Another issue raised by Dad was that it might become too difficult for Mother to live in their house. It was a split-level, which meant that the bedroom and bathroom were on one floor, the kitchen and living room on another level, and the outside was on still another level, and Mother was having trouble with stairs. One idea we investigated was assisted living. We visited three assisted living complexes. All seemed very nice, had a good range of activities and facilities, and the food looked good. All were quite costly, however, and not all were set up to provide sufficient assistance. One assisted living complex told us right away that it wasn't an appropriate place for Mother, and this was when her condition wasn't too bad. Another had different levels of assistance, each with its own cost structure, plus you could hire your own aide for more help. While the cost was discouraging, one other factor worked strongly against these places: Mother's condition was progressive, and there would come a point when no assisted living residence could provide adequate care for her. One facility had an adjoining nursing home if things came to that, while a second had an Alzheimer's ward. (An Alzheimer's ward would not necessarily be appropriate for people with Lewy body disease, who lack the mobility that people with Alzheimer's generally retain.) Dad strongly felt that Mother should not go into a nursing home, because he didn't think she would receive the proper care and attention there, but if they sold their house to move into assisted living, when Mother's condition deteriorated, what choice would they have?

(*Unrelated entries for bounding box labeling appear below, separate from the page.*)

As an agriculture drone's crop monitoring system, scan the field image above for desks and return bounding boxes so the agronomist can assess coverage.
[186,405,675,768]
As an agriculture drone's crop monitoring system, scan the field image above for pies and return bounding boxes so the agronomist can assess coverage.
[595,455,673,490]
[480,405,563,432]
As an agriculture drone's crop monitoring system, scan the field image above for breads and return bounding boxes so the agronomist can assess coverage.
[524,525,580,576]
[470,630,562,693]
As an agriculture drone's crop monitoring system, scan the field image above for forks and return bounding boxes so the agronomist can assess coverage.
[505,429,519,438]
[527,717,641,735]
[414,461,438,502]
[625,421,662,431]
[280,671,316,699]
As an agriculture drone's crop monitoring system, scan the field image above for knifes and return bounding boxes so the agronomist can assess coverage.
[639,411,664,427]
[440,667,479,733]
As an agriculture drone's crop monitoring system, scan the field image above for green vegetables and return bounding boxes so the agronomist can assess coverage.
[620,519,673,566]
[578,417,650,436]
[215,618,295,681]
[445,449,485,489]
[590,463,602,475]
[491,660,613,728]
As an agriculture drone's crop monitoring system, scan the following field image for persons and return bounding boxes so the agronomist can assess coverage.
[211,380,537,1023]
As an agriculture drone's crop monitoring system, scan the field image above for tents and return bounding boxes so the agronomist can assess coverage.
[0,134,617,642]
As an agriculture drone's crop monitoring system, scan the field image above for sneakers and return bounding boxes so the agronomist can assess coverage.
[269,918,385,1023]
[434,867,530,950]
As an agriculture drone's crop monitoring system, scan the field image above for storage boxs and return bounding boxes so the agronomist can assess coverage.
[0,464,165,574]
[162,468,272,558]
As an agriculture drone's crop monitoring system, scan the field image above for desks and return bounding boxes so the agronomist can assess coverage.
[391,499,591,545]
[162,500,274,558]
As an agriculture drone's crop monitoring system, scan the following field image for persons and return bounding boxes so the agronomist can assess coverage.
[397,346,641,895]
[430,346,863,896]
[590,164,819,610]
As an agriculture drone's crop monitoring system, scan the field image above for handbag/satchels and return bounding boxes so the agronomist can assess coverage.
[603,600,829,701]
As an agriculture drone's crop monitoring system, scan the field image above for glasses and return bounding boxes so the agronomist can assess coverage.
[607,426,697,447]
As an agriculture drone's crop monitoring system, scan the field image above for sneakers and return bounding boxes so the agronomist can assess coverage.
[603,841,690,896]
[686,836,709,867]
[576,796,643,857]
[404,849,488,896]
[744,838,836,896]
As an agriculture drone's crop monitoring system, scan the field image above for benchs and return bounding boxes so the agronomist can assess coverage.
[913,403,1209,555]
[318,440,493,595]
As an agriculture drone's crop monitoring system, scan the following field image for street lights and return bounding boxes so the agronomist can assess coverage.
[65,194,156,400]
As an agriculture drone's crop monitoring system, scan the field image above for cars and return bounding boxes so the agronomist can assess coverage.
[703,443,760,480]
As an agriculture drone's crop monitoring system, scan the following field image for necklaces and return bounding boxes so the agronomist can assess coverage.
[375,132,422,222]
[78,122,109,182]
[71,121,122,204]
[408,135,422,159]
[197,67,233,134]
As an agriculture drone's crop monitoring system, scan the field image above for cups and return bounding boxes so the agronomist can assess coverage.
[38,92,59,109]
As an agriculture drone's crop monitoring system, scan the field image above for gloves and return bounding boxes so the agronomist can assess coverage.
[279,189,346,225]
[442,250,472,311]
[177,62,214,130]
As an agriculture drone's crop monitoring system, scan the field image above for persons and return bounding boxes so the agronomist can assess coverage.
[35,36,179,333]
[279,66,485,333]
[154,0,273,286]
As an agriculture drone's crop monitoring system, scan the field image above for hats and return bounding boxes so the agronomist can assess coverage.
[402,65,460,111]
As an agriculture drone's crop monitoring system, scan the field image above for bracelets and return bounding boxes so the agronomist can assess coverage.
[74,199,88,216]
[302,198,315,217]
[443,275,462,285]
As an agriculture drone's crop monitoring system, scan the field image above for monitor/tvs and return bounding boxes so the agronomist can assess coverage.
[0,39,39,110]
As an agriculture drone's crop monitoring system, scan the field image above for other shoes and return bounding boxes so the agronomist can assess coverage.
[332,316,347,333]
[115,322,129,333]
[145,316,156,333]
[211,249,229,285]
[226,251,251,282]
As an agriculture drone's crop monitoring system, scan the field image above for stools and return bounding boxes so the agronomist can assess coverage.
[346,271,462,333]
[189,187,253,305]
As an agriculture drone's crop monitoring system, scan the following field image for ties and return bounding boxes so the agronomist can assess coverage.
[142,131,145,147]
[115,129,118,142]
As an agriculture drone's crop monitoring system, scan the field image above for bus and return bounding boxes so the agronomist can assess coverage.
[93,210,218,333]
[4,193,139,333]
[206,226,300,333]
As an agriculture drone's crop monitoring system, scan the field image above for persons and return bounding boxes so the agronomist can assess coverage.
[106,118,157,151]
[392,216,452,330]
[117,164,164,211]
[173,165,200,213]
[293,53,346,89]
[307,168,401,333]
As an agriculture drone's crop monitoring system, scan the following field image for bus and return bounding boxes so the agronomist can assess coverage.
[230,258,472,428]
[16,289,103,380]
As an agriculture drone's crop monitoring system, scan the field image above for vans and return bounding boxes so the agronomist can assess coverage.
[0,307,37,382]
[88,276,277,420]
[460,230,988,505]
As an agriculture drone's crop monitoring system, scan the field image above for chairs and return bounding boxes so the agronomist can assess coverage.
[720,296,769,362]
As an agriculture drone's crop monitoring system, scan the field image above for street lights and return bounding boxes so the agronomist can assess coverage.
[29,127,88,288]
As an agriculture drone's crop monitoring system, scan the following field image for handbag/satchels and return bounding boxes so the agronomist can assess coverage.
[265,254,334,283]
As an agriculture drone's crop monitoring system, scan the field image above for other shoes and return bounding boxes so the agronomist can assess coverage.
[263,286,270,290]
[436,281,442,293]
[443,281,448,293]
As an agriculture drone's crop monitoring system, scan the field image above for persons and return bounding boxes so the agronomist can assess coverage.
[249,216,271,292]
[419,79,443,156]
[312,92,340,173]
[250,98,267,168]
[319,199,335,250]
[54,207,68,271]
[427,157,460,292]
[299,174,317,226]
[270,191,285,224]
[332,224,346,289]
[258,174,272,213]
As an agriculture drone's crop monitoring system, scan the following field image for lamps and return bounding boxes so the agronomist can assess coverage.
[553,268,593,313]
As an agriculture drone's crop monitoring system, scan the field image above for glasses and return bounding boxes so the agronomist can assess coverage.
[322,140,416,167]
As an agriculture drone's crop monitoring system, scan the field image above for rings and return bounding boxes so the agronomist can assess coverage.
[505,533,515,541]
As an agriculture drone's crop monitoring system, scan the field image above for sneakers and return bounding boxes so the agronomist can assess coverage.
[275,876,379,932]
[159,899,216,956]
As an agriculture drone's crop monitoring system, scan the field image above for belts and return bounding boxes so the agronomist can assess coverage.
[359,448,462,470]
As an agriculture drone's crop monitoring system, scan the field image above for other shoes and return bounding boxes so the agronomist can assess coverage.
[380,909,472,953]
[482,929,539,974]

Apart from assisted living, another idea Dad entertained was moving into an apartment. Again, cost was a factor because they could live at less expense if they remained in their own home, which was fully paid for. An additional consideration was the limited space that would be available in an apartment. Still another concern we had was that Mother's confusion might worsen if she changed environment.

As it turned out, staying in the house had its benefits because it provided space for a live-in aide and for everyone to be able to have some breathing room.